Drury Lane Theatre burns down 24 February 1809

Drury lane Theatre on fire from Shakspere to Sheridan - a book about   the theatre of yesterday and today by A Thaler (1922)
Drury lane Theatre on fire from Shakspere to Sheridan - a book about 
the theatre of yesterday and today by A Thaler (1922)
Fire was a constant threat to Georgian buildings, especially theatres. Covent Garden theatre burnt down on 20 September 1808 and less than six months later, its rival, Drury Lane Theatre, suffered the same fate.

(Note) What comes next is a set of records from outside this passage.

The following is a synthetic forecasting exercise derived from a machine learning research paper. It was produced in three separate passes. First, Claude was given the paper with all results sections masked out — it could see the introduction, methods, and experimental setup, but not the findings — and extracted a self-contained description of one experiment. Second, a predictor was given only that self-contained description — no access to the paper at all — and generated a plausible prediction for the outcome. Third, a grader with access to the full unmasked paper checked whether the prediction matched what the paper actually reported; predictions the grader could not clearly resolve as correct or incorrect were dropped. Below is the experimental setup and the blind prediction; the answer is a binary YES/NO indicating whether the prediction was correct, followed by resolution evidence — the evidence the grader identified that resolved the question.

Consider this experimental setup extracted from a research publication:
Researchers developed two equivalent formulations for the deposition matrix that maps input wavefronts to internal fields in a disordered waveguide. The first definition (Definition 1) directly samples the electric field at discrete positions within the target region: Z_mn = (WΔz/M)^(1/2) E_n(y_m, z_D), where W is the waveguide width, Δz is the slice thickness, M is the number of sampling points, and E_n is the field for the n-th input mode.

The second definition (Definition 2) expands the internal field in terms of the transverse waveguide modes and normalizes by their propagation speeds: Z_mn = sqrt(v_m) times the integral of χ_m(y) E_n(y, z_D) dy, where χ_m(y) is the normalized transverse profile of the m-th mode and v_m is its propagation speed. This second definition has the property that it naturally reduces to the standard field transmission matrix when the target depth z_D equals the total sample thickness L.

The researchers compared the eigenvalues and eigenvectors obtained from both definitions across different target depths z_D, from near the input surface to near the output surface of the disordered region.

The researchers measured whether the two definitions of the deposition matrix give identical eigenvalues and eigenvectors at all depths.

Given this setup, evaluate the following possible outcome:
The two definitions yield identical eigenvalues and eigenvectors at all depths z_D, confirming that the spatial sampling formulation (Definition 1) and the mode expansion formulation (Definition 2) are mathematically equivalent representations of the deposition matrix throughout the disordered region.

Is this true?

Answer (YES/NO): NO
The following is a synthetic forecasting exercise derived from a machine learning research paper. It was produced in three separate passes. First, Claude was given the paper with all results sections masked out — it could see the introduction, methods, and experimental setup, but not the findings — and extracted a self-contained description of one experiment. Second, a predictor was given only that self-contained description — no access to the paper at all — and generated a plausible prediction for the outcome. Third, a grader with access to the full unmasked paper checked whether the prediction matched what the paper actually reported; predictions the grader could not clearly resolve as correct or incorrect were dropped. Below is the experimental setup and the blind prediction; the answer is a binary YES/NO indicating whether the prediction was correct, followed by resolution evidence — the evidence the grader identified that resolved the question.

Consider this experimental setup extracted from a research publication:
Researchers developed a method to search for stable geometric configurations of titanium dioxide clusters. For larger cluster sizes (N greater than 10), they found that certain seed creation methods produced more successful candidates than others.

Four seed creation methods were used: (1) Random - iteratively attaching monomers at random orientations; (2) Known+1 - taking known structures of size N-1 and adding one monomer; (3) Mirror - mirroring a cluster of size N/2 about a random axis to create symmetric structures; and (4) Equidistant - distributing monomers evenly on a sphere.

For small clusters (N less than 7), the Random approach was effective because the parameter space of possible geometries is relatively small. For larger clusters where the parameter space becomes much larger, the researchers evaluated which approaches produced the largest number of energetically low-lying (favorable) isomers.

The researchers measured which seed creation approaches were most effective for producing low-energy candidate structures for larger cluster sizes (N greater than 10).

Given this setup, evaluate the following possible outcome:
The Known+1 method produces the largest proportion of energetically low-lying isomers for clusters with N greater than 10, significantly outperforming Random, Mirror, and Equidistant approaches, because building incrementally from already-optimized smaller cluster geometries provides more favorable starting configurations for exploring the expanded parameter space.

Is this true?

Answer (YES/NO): NO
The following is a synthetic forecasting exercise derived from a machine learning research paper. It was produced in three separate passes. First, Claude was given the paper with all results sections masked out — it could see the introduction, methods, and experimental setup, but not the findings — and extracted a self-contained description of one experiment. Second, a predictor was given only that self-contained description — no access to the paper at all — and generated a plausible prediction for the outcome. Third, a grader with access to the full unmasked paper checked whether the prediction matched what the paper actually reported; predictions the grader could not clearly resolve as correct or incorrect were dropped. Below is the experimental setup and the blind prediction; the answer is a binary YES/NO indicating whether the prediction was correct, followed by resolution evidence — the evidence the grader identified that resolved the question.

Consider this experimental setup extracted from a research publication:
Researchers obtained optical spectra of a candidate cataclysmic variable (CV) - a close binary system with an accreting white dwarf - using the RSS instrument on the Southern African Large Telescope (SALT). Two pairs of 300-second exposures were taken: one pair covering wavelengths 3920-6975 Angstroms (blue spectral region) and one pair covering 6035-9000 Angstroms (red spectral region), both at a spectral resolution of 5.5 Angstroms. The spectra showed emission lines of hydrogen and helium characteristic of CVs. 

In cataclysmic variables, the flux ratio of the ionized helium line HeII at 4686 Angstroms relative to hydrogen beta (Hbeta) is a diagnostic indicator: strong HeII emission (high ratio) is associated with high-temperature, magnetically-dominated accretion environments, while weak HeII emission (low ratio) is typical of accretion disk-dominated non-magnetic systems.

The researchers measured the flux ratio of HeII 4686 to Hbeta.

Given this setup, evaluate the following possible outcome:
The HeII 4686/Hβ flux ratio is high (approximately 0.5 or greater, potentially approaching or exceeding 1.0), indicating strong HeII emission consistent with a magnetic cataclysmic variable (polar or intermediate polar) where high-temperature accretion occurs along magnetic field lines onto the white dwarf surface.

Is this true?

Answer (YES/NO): YES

When did Drury Lane Theatre burn down?

Feltham’s The Picture of London for 1818 said:
On the twenty-fourth of February [1809], about eleven o'clock at night, the superb theatre of Drury Lane was discovered to be on fire, and though such a vast building, it was entirely consumed by four o'clock on the following morning.1
How did Drury Lane Theatre burn down?

According to Mrs Cornwell Baron Wilson’s Memoirs of Miss Mellon:
A fire had been left in the upper coffee-room at four in the afternoon, and there being no performance, all the servants were out of that part of the theatre; it is supposed that it ignited and caught the wood-work.2
The Picture of London for 1810 stated:
At a quarter after 11 o’clock at night, Feb 24, 1809, this splendid Theatre, the most magnificent perhaps in Europe, was enveloped in flames, and in less than one hour and an half the whole was an immense heap of ruins … In less than a quarter of an hour from the first discovery of it, the fire spread in one unbroken flame over the whole of the immense building, extending from Brydges-street to Drury-lane, and displaying a pillar of fire not less than 450 feet in breadth. The rapidity of the flames was such, that before twelve o'clock the whole of the interior from the extremity of the boxes in Brydges-street to the back of the stage, including a newly-erected building for the scenes, was in one tremendous blaze. Neither the burning of the Opera House, nor of Covent-garden, nor the late fire at St James’s, can be compared in terrific grandeur with this dreadful conflagration.3
Theatre Royal, Drury Lane, from The Microcosm of London Vol 1 (1808)
Theatre Royal, Drury Lane, from The Microcosm of London Vol 1 (1808)
Was it arson?

Some questioned whether the fire was an accident, judging it unlikely that rival theatres should have burnt down in such a short space of time. Boaden wrote in his Memoirs of Mrs Siddons (1827):
So speedy a coincidence, as it defied the doctrine of chances, and the probabilities of life, so in the breasts of persons suffering by the system of irregularity at that house, it begot a suspicion that the destruction of Drury Lane Theatre was wilful. One person was frequently named as the contriver of the whole mischief, and he, certainly, was a man who possessed the entire means in himself; but his very accusers could assign no motive to such an action.4
The Picture of London for 1810 said:
It has been fully ascertained that this melancholy catastrophe was occasioned by accident.5
How much was lost?

Wilson wrote:
In that short space of time, a theatre that had cost £129,000, and was not then completed, was reduced to one huge mass of ashes and rubbish.6
The Picture of London for 1810 valued the loss at rather more:
The building of this Theatre cost 200,000l; and the immense property of all sorts, in scenery, machinery, dresses, decorations, music, instruments, plays, &c of which nothing was saved, nearly amounted to the same sum. The wardrobe alone was valued at 40,000l. The whole insurance did not exceed 45,000l.7
Boaden wrote:
Some of the performers, among whom was my friend Charles Matthews, at a personal risk sufficiently alarming, thridded the suffocating maze of passages, and bore away their personal property. Mrs Jordan found some kind help in this disaster, and lost, I think, little or nothing.8
Financial disaster for Sheridan

Richard Brinsley Sheridan from A Journal of the Conversations of Lord Byron with the Countess of Blessington (1893)
Richard Brinsley Sheridan
from A Journal of the Conversations of Lord Byron
with the Countess of Blessington (1893)
The fire was a disaster, not least for theatre owner and manager, Richard Brinsley Sheridan. He had borrowed extensively to finance the new, bigger theatre building – a building that was still unfinished when it was burnt to the ground. 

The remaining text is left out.